• TEXT TO READ
....................
2. The circuit arrangement as claimed in claim 1, wherein the
second circuit is set up to transmit third data to the first
circuit by the first communication channel of the wire-based
interface.
3. The circuit arrangement as claimed in claim 2, wherein the third
data are data to be transmitted from the first circuit to a
communication device by the antenna.
4. The circuit arrangement as claimed in claim 1, wherein the first
communication channel and the second communication channel differ
in an initial sequence used for a data transmission.
5. The circuit arrangement as claimed in claim 1, wherein the first
communication channel and the second communication channel differ
in a carrier frequency used for a data transmission.
6. The circuit arrangement as claimed in claim 1, wherein the first
communication channel and the second communication channel differ
in a pulse frequency used for a data transmission.
7. The circuit arrangement as claimed in claim 1, wherein the first
communication channel and the second communication channel differ
in an amplitude used for a data transmission.
8. The circuit arrangement as claimed in claim 1, wherein the
second communication channel is set up as a bidirectional
communication channel.
9. The circuit arrangement as claimed in claim 1, wherein the first
circuit is a radio transmission front end.
10. The circuit arrangement as claimed in claim 1, wherein the
first circuit has a phase locked loop that is synchronized to the
communication device.
11. The circuit arrangement as claimed in claim 1, wherein the
other voltage level is a higher voltage level.
12. The circuit arrangement as claimed in claim 1, wherein the
second circuit is a secure element.
13. The circuit arrangement as claimed in claim 1, wherein the
second circuit is a near field communication security element.
14. The circuit arrangement as claimed in claim 1, further
comprising: a Subscriber Identity Module card or a microSD card
that contains the second circuit.
15. The circuit arrangement as claimed in claim 1, wherein the
first circuit is set up to detect whether the first data are
addressed to the circuit arrangement and is set up to transmit the
first data to the second circuit if the first data are addressed to
the circuit arrangement.
16. The circuit arrangement as claimed in claim 1, wherein the
first circuit is set up for wireless communication based on ISO/IEC
14443 by the antenna.
17. The circuit arrangement as claimed in claim 1, wherein the
first circuit implements a portion of the logic required for
wireless communication based on ISO/IEC 14443.
18. The circuit arrangement as claimed in claim 1, wherein the
interface implements a digital contactless bridge interface or an
advanced contactless bridge interface.
Description
CROSS-REFERENCE TO RELATED APPLICATION
[0001] This application claims priority to German Patent
Application Serial No. 10 2014 103 214.4, which was filed Mar. 11,
2014, and is incorporated herein by reference in its entirety.
TECHNICAL FIELD
[0002] Various embodiments relate generally to circuit
arrangements.
BACKGROUND
[0003] In a circuit arrangement for wireless communication, for
example for NFC (near field communication) communication, received
signals are typically amplified by a front end and forwarded to a
processing circuit. For some instances of application, it may be
desirable for there to be an option for the processing circuit to
reconfigure the front end, for example to set it to a different
communication type or a different bit rate. Accordingly,
arrangements that allow the transmission of data from one circuit
to another circuit, which amplifies received radio signals, are
desirable.
....................
• OBJECTIVES
1 > Decide whether each statement agrees with the patent excerpt, and support each yes or no with the deciding words quoted from it: (a) Claim 9 identifies the first circuit as a radio transmission front end. (b) The German patent application was filed in 2015. (c) Claim 8 sets up the second communication channel as a unidirectional channel.
2 > Render this sentence from the patent excerpt in Spanish: "Various embodiments relate generally to circuit arrangements."
The rows after this point come from a separate source, unrelated to the patent excerpt.

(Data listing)
....................
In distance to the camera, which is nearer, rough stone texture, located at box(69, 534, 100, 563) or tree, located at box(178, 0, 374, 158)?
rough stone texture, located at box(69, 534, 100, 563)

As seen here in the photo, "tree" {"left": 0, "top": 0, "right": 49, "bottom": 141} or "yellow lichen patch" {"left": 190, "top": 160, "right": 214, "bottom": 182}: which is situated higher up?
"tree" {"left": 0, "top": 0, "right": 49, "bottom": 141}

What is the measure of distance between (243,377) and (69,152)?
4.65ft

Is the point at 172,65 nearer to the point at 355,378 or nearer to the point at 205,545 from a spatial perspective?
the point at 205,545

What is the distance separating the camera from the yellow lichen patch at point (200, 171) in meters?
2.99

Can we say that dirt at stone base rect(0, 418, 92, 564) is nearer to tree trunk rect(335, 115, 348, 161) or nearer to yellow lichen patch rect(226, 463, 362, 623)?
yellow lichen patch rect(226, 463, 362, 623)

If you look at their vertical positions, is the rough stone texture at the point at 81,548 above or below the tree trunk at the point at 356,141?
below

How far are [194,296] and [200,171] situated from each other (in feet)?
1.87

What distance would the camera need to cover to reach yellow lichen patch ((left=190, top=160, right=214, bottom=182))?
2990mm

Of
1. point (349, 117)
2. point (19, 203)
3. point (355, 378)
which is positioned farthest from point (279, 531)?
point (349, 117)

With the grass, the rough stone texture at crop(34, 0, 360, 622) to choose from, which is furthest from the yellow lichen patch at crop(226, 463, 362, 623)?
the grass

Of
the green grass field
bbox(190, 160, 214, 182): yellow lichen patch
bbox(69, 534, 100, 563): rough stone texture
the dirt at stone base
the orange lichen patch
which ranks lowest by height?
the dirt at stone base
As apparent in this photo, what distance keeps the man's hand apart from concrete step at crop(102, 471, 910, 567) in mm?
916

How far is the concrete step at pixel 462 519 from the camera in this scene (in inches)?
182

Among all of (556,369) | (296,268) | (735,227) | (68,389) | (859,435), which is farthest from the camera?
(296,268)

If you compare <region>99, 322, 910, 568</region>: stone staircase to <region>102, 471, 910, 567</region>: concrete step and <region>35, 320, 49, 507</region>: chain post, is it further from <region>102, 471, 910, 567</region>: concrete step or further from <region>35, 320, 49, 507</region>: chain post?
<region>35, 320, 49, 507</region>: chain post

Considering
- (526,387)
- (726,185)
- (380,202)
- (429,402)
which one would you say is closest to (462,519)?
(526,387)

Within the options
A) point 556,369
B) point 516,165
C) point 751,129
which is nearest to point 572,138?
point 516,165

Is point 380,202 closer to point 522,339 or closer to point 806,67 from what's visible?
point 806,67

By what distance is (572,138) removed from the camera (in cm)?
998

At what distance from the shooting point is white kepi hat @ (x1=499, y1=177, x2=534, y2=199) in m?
....................
• RESPONSES BY TASK
1 >
(a) Yes: "wherein the first circuit is a radio transmission front end."
(b) No: "which was filed Mar. 11, 2014"
(c) No: "second communication channel is set up as a bidirectional communication channel."

2 > Diversas realizaciones se refieren en general a disposiciones de circuitos.